Brain disorders are just the tip of the iceberg. For all healthy people, who are fortunate not to experience symptoms of a brain disorder, the brain is still continuously under the wear and tear of life stressors and of aging. Prolonged stress affects our brain by leading to excessive inflammation and oxidation of the brain, as well as by decreasing brain energy and brain rejuvenation (also called neuroplasticity). Overtime, this cumulative brain damage is considered to predispose to brain disorders.

Among the new potential interventions, photobiomodulation with red and infrared light specifically targets the wear and tear of the brain and brings new hopes of improving or maintaining brain health. 

My efforts, as a clinician and scientist, are focused on making this new intervention available to people, on studying its clinical applications and on guiding its optimal use. 
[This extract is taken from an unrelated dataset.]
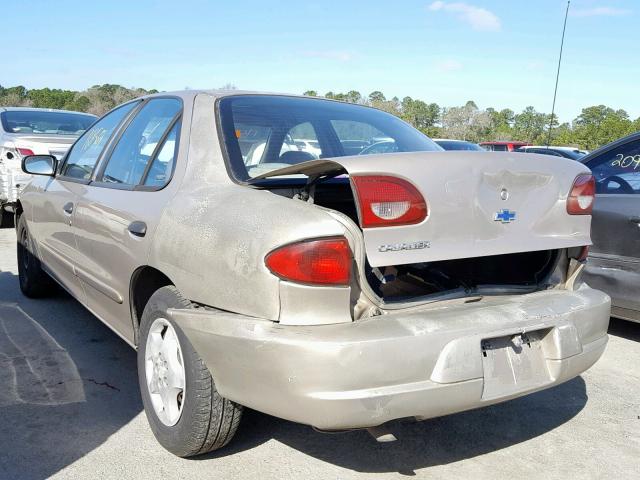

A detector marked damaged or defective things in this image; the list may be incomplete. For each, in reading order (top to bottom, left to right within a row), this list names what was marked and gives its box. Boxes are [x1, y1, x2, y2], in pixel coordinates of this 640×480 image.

crumpled rear bumper [169, 286, 608, 430]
Brain health is essential to mothers and fathers who want to decrease their chances of contracting a familial brain disease, such as dementia. Brain health is also important to daughters and sons who during puberty are more at risk of mood and anxiety disorders and of suicide. The lack of brain health is likely to affect all our relationships: in the couple, at home, at work and in life in general; therefore, altering the bonds, which make life meaningful. 

By addressing their brain health, people might have an opportunity to blossom and to strive for what they believe in; possibly, to overturn an unfair script of their biology.